LA RECENSIONE – WEST OF THE JORDAN RIVER di Amos Gitai

WestOfTheJordanRiver-Photo1-AmosGitai_986TITOLO: WEST OF THE JORDAN RIVER; REGIA: Amos Gitai; genere: documentario; paese: Israele; anno: 2017; durata: 88′

Presentato alla Quinzaine der Réalisateurs alla 70° edizione del Festival di Cannes, West of the Jordan River è l’ultimo documentario del celebre cineasta israeliano Amos Gitai.

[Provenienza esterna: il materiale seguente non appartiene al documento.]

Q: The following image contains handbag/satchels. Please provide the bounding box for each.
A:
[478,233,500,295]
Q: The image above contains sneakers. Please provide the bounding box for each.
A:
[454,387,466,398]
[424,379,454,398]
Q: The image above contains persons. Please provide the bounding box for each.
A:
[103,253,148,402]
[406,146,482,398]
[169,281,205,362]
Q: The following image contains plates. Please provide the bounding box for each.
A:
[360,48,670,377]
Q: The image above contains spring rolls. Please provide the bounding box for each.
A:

Ricollegandosi inizialmente all’ ultimo documentario del cineasta israeliano (Rabin, the last day, presentato in concorso alla Mostra del Cinema di Venezia nel 2015), è proprio dalla figura dell’ex Primo Ministro israeliano – Yitzhak Rabin, appunto – e dal suo progetto di mediazione che prende il via West of the Jordan River. Fu lo stesso Gitai, a suo tempo ad intervistare Rabin. Molti anni dopo l’assassinio dello stesso, però, la situazione non appare migliorare, sebbene da parte della popolazione il desiderio di pace sia forte come non mai. Ed ecco che adulti, bambini, membri di associazioni che prevedono la convivenza tra arabi ed israeliani fanno sentire le loro voci alla telecamera, raccontando ognuno la propria, personale realtà ed alternandosi, di quando in quando, ad analisi di giornalisti e storici.

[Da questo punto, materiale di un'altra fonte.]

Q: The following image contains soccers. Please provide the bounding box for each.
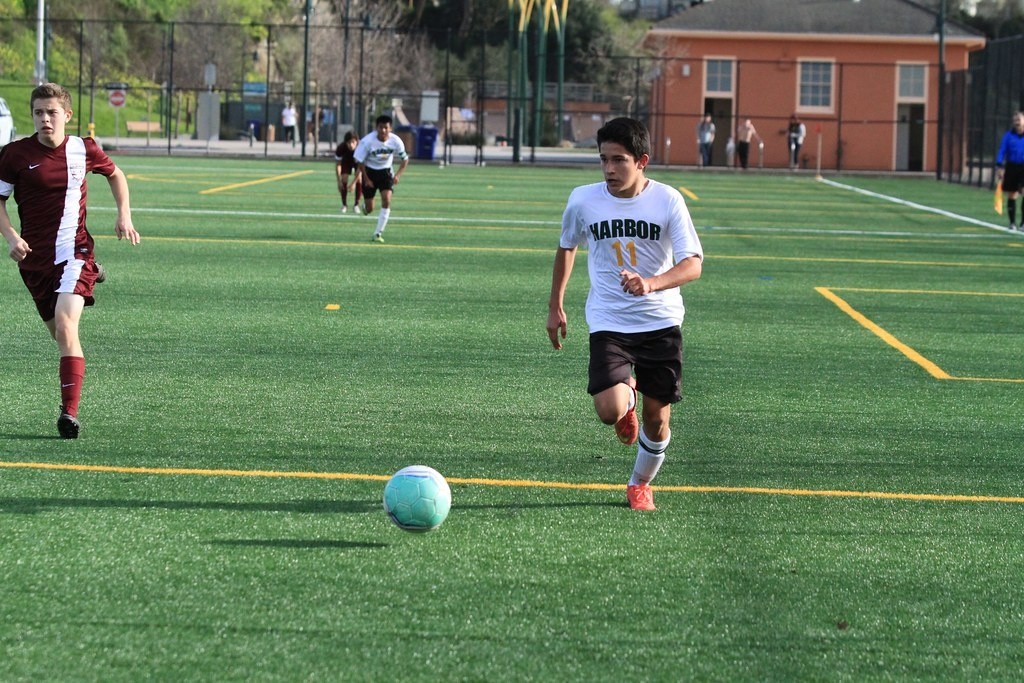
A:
[383,465,451,533]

Ed il cinema, in tutto ciò, che fa? Di certo non è un semplice spettatore, o meglio un testimone silente. Il cinema, in questo ultimo lavoro di Gitai diviene di diritto un vero e proprio attore, presente com’è in ogni situazione mostrataci. Ed ecco che non solo il regista stesso, ma anche macchine da presa, microfoni ed operatori fanno il loro ingresso in campo, quasi a voler ricordare l’importanza stessa della Settima Arte, in qualità di ulteriore strumento di informazione, denuncia ed esortazione ad agire.

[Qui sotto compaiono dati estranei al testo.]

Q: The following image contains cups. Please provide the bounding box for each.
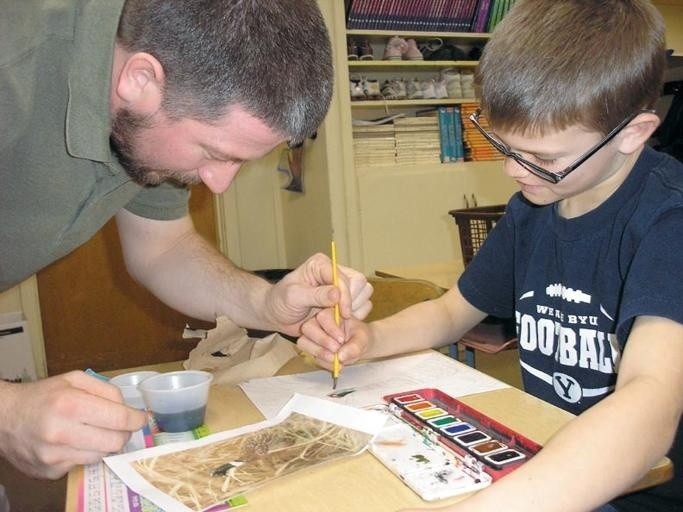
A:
[105,371,212,431]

Se si pensa al penultimo lavoro di Gitai – Rabin, the last day, appunto – di certo West of the Jordan River per quanto riguarda la messa in scena stessa può essere – erroneamente – classificata come un’opera di gran lunga più modesta rispetto all’imponente documentario presentato a Venezia, in cui anche il live action aveva avuto il proprio spazio. Eppure, questa ultima fatica del cineasta israeliano modesta non lo è affatto. Ciò che abbiamo davanti agli occhi è un intenso film corale, molto personale e comunicativamente efficace che non esita a mostrarci la cruda realtà, ma che, tuttavia, non cela nemmeno una certa speranza ed un certo ottimismo per quanto riguarda un prossimo futuro. Sono la prova di ciò l’immagine di una giostra e di alcuni giocatori di backgammon in chiusura del film, che stanno a suggerire un contesto sereno e pacifico. Eccessivamente ingenuo? Fin troppo ottimista? Più che altro, decisamente speranzoso, West of the Jordan River. Speranzoso e tanto, tanto efficace. Anche stavolta, dunque, la Settima Arte ha saputo colpire nel segno.